With the goal of becoming the “Google of beauty,” Robinson’s site, which had been primarily based on social networking and blogging, will be relaunched today with a host of new features, including e-commerce capabilities.
“What our consumers have been telling us is that they want an easy way to comparison shop and that nothing is more frustrating to them then when a favorite product is out of stock,” said Robinson, a 20-year beauty-industry veteran who has worked at firms like the Estée Lauder Cos. Inc. and Avon Products Inc. “We are making it much more easy to find availability, price comparisons and are adding a personalized content piece.”
According to Robinson, the site’s new e-commerce component connects consumers with personalized product recommendations through a proprietary algorithm. In addition, the more a consumer uses the site the more products and reviews will be tailored towards the user.
Beautystat will also now allow users to become members by creating personal profile pages to bookmark favorite products and articles. As far as the look goes, Robinson said it will have Pinterest-like “visual impact and less text for an easy user experience.
“We have created a search and discovery retail site,” he said, adding that brand partnerships cover mass, specialty and prestige brands, including Olay, Murad and Too Faced Cosmetics.

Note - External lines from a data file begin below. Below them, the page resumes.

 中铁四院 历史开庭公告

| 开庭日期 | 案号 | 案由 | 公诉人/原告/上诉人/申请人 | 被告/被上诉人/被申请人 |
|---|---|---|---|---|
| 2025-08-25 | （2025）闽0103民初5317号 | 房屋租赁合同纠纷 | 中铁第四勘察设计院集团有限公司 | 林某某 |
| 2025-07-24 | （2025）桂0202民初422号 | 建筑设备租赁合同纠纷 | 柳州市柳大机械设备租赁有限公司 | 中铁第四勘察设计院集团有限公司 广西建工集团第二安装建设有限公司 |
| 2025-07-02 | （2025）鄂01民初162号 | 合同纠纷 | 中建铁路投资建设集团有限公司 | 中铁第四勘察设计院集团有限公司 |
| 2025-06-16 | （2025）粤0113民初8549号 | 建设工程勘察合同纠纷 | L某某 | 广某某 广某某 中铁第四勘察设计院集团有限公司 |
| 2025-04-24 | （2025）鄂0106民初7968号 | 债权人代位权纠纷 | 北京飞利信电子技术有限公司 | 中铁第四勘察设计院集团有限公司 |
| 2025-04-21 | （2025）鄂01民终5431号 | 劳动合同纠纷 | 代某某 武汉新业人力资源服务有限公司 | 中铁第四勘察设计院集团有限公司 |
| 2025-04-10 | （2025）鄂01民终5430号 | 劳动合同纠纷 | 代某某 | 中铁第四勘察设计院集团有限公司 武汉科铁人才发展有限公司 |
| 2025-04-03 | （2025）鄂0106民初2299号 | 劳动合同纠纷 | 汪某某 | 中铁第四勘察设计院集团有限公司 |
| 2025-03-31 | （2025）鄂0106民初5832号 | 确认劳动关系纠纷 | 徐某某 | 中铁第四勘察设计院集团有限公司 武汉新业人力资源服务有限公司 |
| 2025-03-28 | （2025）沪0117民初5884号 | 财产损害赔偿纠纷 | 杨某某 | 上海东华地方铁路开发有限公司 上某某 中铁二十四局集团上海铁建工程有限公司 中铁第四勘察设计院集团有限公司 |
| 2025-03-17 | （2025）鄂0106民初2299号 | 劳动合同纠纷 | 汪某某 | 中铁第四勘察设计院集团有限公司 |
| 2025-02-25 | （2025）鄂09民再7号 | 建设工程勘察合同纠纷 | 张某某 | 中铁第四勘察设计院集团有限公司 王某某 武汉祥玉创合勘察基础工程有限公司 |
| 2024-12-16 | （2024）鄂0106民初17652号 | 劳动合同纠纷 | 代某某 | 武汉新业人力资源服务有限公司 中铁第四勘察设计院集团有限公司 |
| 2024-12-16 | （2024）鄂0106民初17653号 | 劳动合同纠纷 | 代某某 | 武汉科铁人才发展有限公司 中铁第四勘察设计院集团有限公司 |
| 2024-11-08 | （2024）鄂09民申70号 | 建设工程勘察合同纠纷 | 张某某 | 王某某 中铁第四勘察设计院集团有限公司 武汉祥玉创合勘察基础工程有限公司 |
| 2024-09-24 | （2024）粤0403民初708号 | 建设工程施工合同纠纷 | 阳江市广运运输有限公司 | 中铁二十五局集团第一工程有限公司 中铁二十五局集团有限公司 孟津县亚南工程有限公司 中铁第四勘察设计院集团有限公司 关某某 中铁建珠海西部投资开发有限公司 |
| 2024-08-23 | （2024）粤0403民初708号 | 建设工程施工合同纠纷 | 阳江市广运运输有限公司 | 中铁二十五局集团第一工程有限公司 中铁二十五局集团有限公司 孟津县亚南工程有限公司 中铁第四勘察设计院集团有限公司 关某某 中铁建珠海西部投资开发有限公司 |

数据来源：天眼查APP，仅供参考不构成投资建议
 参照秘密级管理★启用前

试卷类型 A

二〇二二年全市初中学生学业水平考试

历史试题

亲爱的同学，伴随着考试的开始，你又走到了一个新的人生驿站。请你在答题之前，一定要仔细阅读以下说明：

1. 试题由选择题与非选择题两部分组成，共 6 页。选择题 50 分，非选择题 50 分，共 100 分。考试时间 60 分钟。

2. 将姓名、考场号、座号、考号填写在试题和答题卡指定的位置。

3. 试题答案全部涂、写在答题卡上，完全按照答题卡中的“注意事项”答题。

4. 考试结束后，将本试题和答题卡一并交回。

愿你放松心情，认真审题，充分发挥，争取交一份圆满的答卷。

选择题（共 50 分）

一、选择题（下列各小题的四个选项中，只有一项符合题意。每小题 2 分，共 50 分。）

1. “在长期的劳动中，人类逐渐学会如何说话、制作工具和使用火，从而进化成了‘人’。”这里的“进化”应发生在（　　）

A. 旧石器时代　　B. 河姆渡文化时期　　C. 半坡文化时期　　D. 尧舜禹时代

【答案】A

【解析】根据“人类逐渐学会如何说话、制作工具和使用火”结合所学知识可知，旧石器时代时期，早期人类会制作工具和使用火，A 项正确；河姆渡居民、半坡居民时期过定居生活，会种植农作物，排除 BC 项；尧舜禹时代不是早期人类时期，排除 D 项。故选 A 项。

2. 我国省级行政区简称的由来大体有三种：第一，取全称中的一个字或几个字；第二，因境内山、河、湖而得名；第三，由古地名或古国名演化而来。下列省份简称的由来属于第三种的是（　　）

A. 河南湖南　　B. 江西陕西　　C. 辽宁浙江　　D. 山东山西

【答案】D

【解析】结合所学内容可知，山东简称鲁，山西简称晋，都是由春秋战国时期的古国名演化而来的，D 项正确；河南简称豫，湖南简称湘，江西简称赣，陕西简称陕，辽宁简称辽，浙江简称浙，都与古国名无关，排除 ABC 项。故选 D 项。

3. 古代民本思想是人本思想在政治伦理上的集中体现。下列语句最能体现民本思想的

With a lineup of retail partners like Macy’s, Wal-Mart, Walgreens, Birchbox, Amazon.com, Nordstrom and Sephora, Robinson said talks are under way with additional chains including Ulta, Bloomingdale’s and Target. “We heard from our [retail] partners that ultimately they are looking to grow incremental sales — they want new customers and they want to grow their online business, and what we are doing with the new platform is to bring them new users and drive traffic to their online sites,” he said, adding that his site has about 200,000 monthly unique visitors, and expects “well over a million” by the end of 2014. “There are sites like this for technology, consumer goods and fashion, but no one has done it for beauty yet.”
As compared to the estimated $500,000 in first-year revenues when he launched the site in 2009, Robinson said by the end of 2014 he anticipates generating $5 million from retail commission, advertising and sponsored content, and providing market research and consumer insight.
Looking to the future, Robinson said he is seeking out more niche brands and international brands from dynamic beauty markets like South Korea.